Las Naciones Unidas han organizado cinco conferencias mundiales sobre la mujer. Las cuatro primeras se celebraron en Ciudad de México (1975), Copenhague (1980), Nairobi (1985) y Pekín (1995). Y el pasado 14 de noviembre concluyó en Kenia la Cumbre de Nairobi sobre la CIPD25 con el compromiso de transformar el mundo poniendo fin a todas las muertes maternas, llenando la necesidad insatisfecha de planificación familiar y acabando con la violencia de género y con otras prácticas nocivas contra las mujeres y las niñas para 2030.
En todas estas cumbres mundiales se nos ha planteado la promesa de alcanzar equidad de género y el reconocimiento de nuestros derechos sexuales y reproductivos, así como de acabar con la violencia contra las mujeres. Los avances, sin embargo, siguen siendo raquíticos e insuficientes.
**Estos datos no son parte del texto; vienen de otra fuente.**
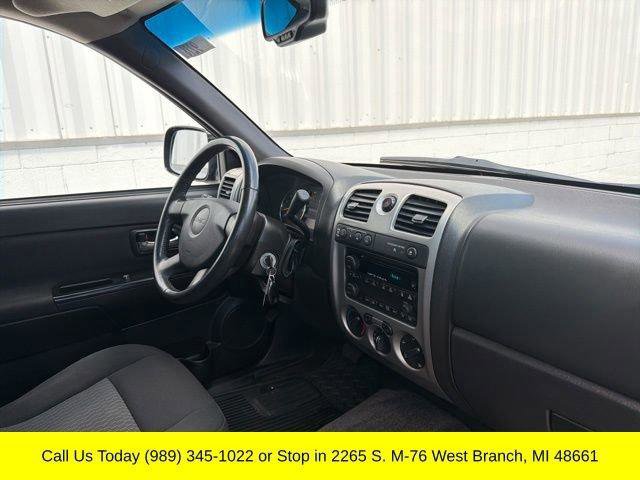 Used 2010 GMC Canyon SLE w/ Power Convenience Package AWD/4WD image 30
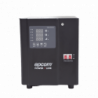 Regulador de Voltaje Industrial Monofásico 3 kVA/3 kW 120 V / Entrada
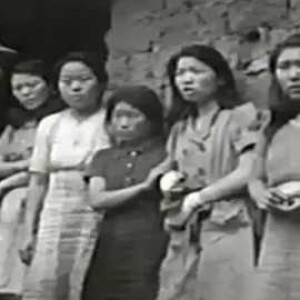 Ep 2: The ”comfort women” who were forced into sexual slavery, at the hands of the Imperial Japanese Army before & during WW2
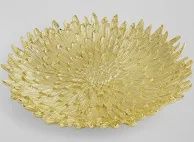 DAHLIA CENTERPIECE PLATTER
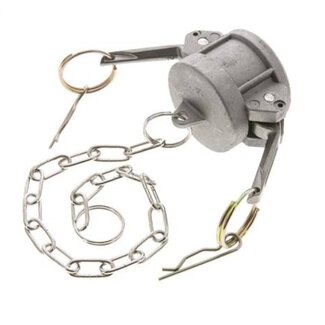 PROFI-PRODUCT CAMLOCK Blindkap - Type DC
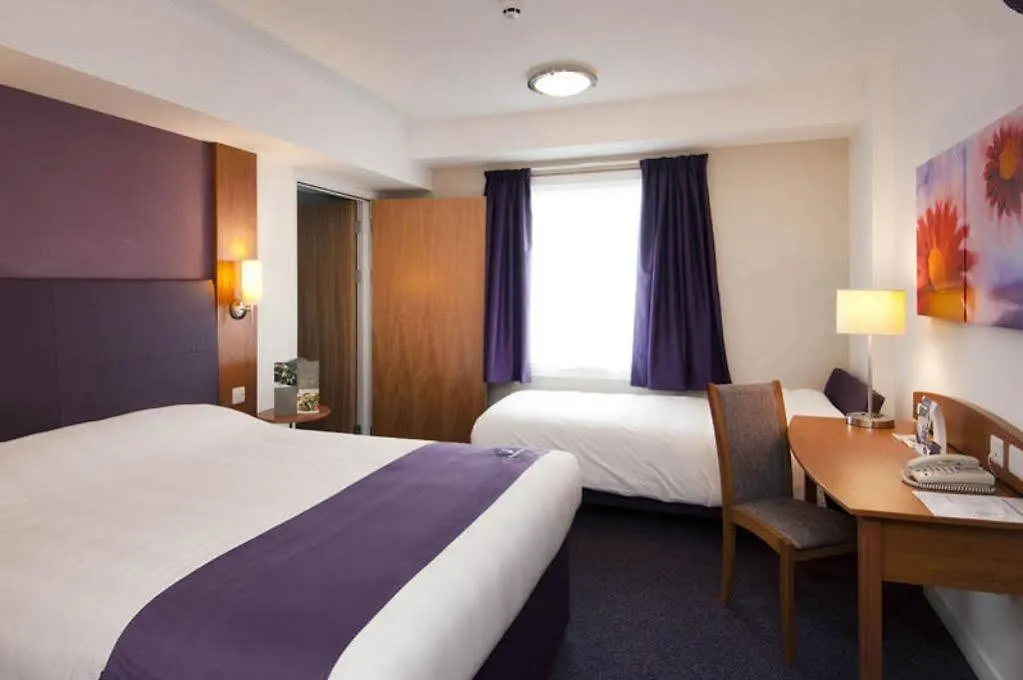 Premier Inn London Dagenham 3*,  United Kingdom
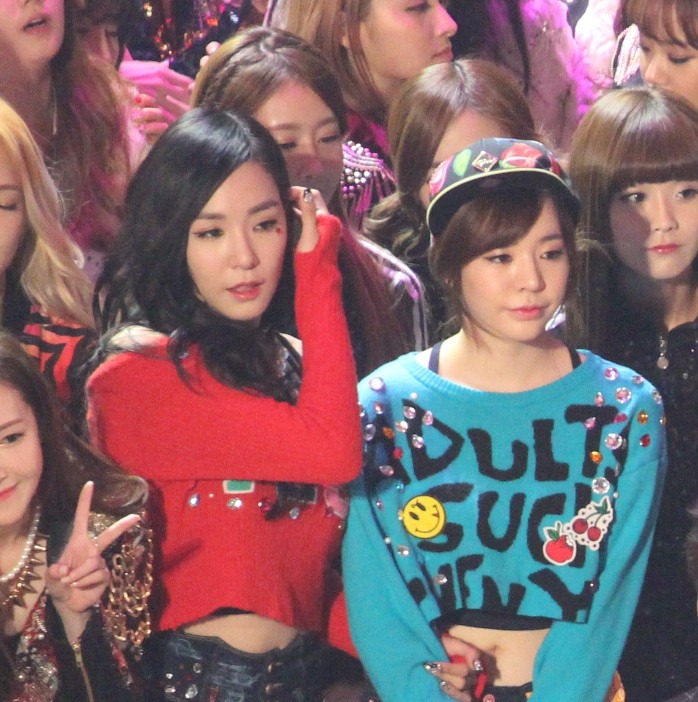 [PIC][27-12-2013]SNSD tham gia Đại nhạc hội cuối năm "KBS Gayo Daejun 2013" vào tối nay - Page 2 Tumblr_myip1tGwwK1t2x4k0o3_1280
Para acelerar la promesa de cambio debemos trabajar todos de la mano. El Estado debe garantizarnos protección y una vida digna y libre de violencia. Las oficinas públicas y privadas deben mostrar tolerancia cero hacia el acoso laboral. Las denuncias deben ser investigadas y sancionadas. Pero el principal cambio lo debe hacer cada uno de nosotros y cada una de nosotras en lo cotidiano. Cada vez que escuchemos a un depredador atacando con miradas o palabras, levantemos la voz por la víctima, que posiblemente se calle por temor. Sancionemos al acosador aunque sea con una mirada de desaprobación. Hagámoslo sentir incómodo por lo que hace.
La promesa de cambio se construye desde abajo.